[What is being asked]:
Extract every caption line in the listing below and copy each one word for word. Leave the pictures out of your answer.

##### Data for analysis #####

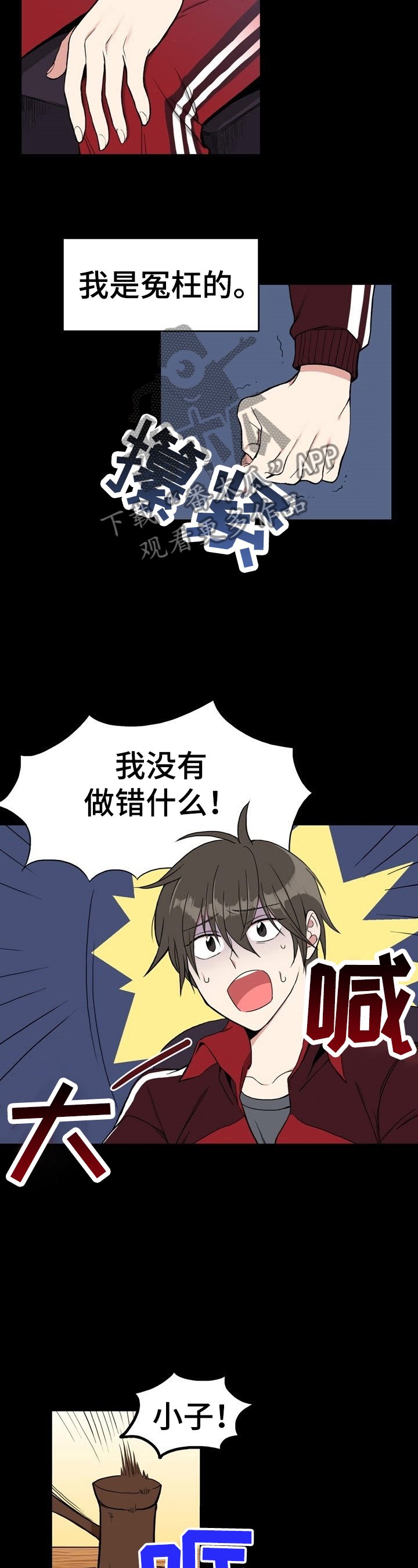 第1章：惩戒之梦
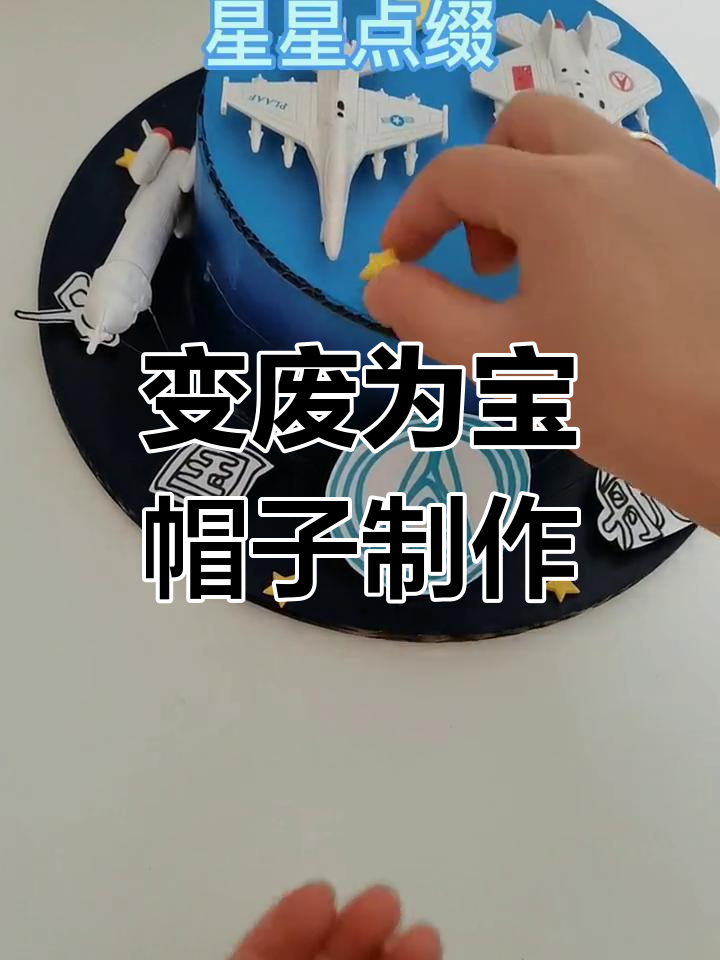 创意手工:废旧材料变帽子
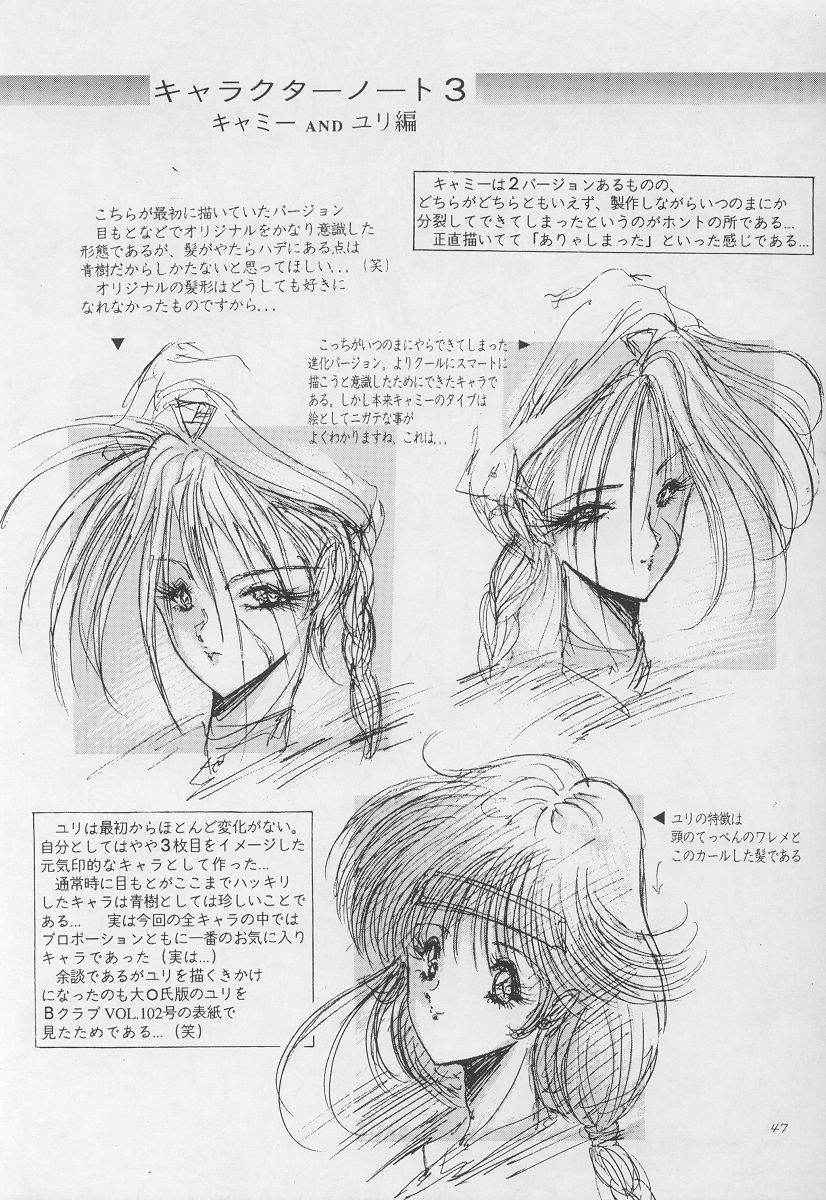 (C46) [Art Rakugaki (Aoki Reimu)] Fighting Ladies II (Various) page 46 full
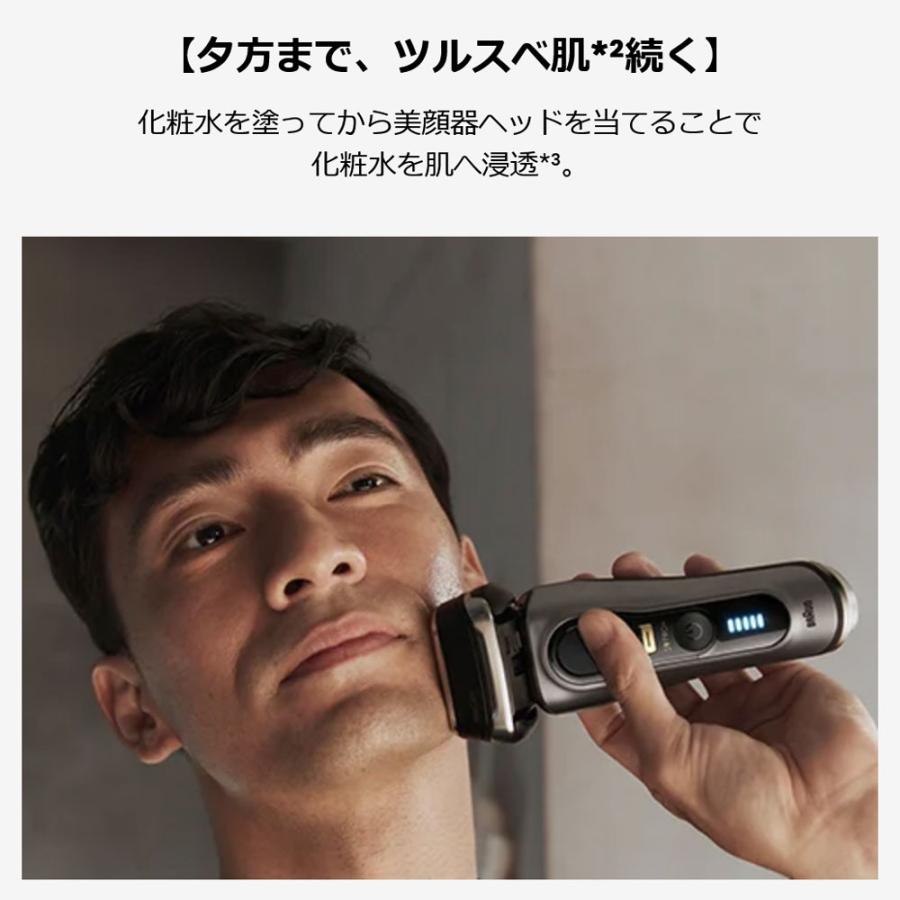 PROケアヘッド 美顔器ヘッド スキンケア シリーズ9シェーバー用 PROケアヘッド 美顔器ヘッド スキンケア シリーズ9シェーバー用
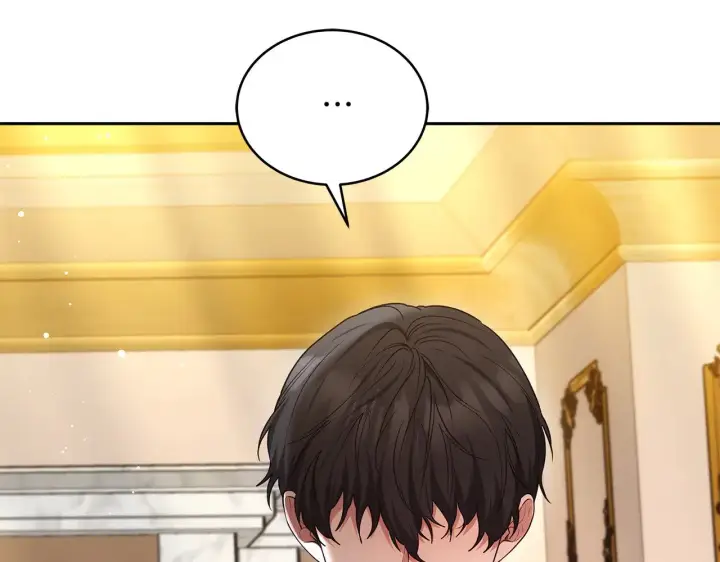 《继母活命很简单》第43话 用行动表示图226
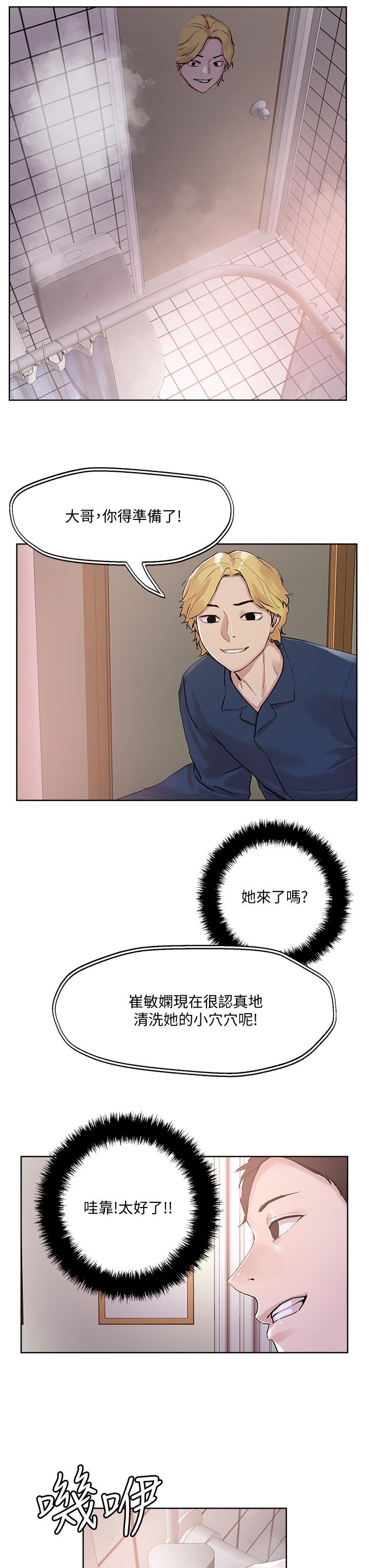 第34話-把褲子脫了，我來幫你 - 第28.jpg页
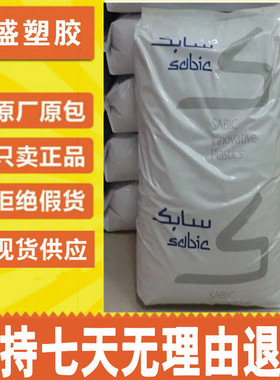 PC BFL4000U-WH3150 沙伯基础 遮光PC材料 照明PC材料 反光PC材料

#####

[Expected output]:
 第1章：惩戒之梦
 创意手工:废旧材料变帽子
 (C46) [Art Rakugaki (Aoki Reimu)] Fighting Ladies II (Various) page 46 full
 PROケアヘッド 美顔器ヘッド スキンケア シリーズ9シェーバー用 PROケアヘッド 美顔器ヘッド スキンケア シリーズ9シェーバー用
 《继母活命很简单》第43话 用行动表示图226
 第34話-把褲子脫了，我來幫你 - 第28.jpg页
 PC BFL4000U-WH3150 沙伯基础 遮光PC材料 照明PC材料 反光PC材料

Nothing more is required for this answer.